== Text for analysis ==
┄┄┄┄┄┄┄┄┄┄┄┄┄┄┄┄┄┄┄┄

There's a jurisprudential idea that people don't obey the law only out of the
goodness of their heart, nor out of an economically assessed fear of
sanctions, but of a "habit of obedience". This (to me) seems related to the
pecking order instinct.
[http://en.wikipedia.org/wiki/Jurisprudence#Bentham_and_Austi...](http://en.wikipedia.org/wiki/Jurisprudence#Bentham_and_Austin)

Fairy tales (for young and therefore impressionable children) have a strong
theme of people being born to a certain role. And the idea appeals to
children.

The belief that you can improve is a revolutionary, subversive and dangerous
idea.

------
wallflower
A article about related research by Carol Dweck, academic psychologist

> During one unforgettable moment, one boy-something of a poster child for the
> mastery-oriented type-faced his first stumper by pulling up his chair,
> rubbing his hands together, smacking his lips and announcing, "I love a
> challenge."

[http://www.stanfordalumni.org/news/magazine/2007/marapr/feat...](http://www.stanfordalumni.org/news/magazine/2007/marapr/features/dweck.html)

┄┄┄┄┄┄┄┄┄┄┄┄┄┄┄┄┄┄┄┄

== Collected material ==
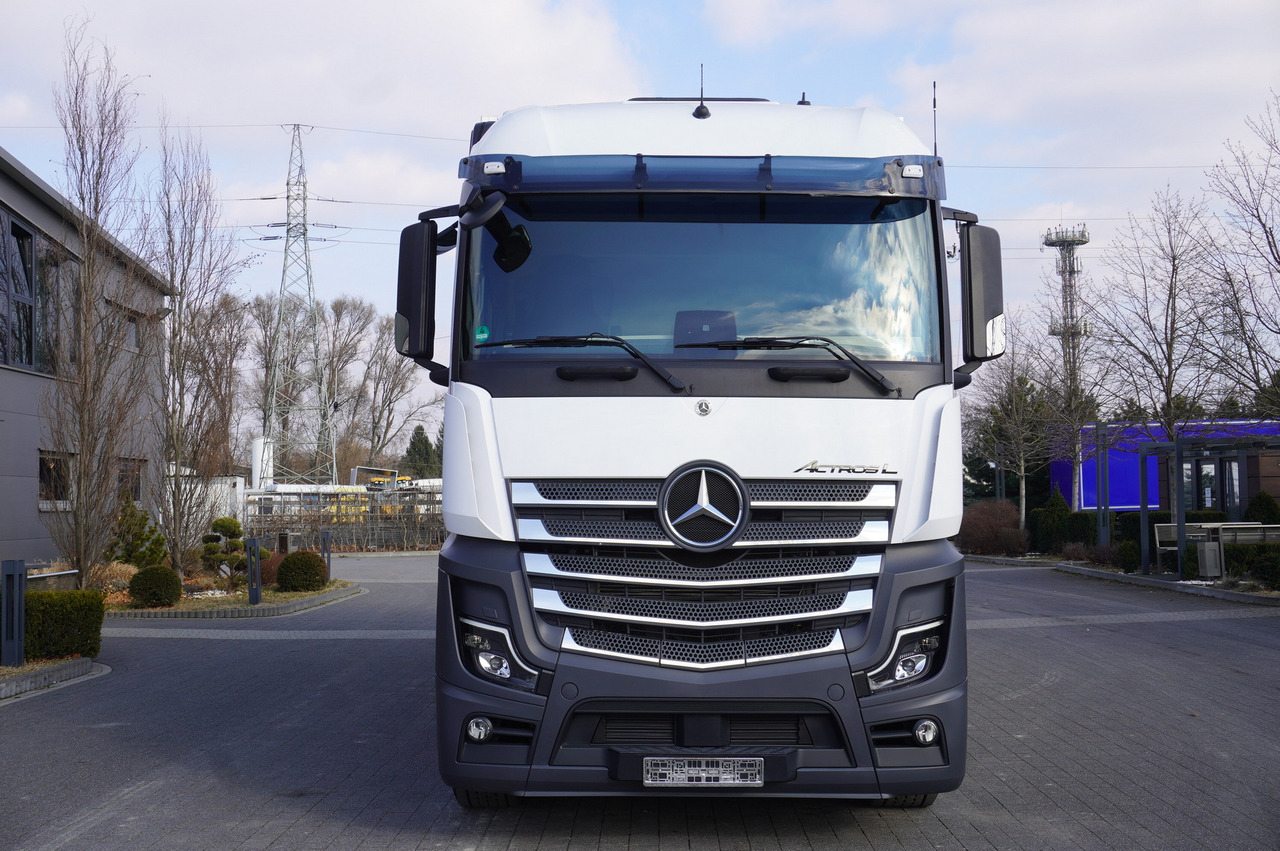 MERCEDES-BENZ Actros L 2545 / NEW Lamberet refrigerator / 2023 / 140 tho. km - شاحنة ذات مبرد: صورة 2 MERCEDES-BENZ Actros L 2545 / NEW Lamberet refrigerator / 2023 / 140 tho. km - شاحنة ذات مبرد: صورة 2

┄┄┄┄┄┄┄┄┄┄┄┄┄┄┄┄┄┄┄┄

== Complete the following ==
1) In the forum thread, what instinct does the first poster say the "habit of obedience" seems related to?
2) Switch "sanctions" to "penalties" and write out the forum thread from "There's a jurisprudential" up to and including "pecking order instinct.".
The data has no connection to the forum thread.

== Solution list ==
1) The pecking order instinct.

2)
There's a jurisprudential idea that people don't obey the law only out of the
goodness of their heart, nor out of an economically assessed fear of
penalties, but of a "habit of obedience". This (to me) seems related to the
pecking order instinct.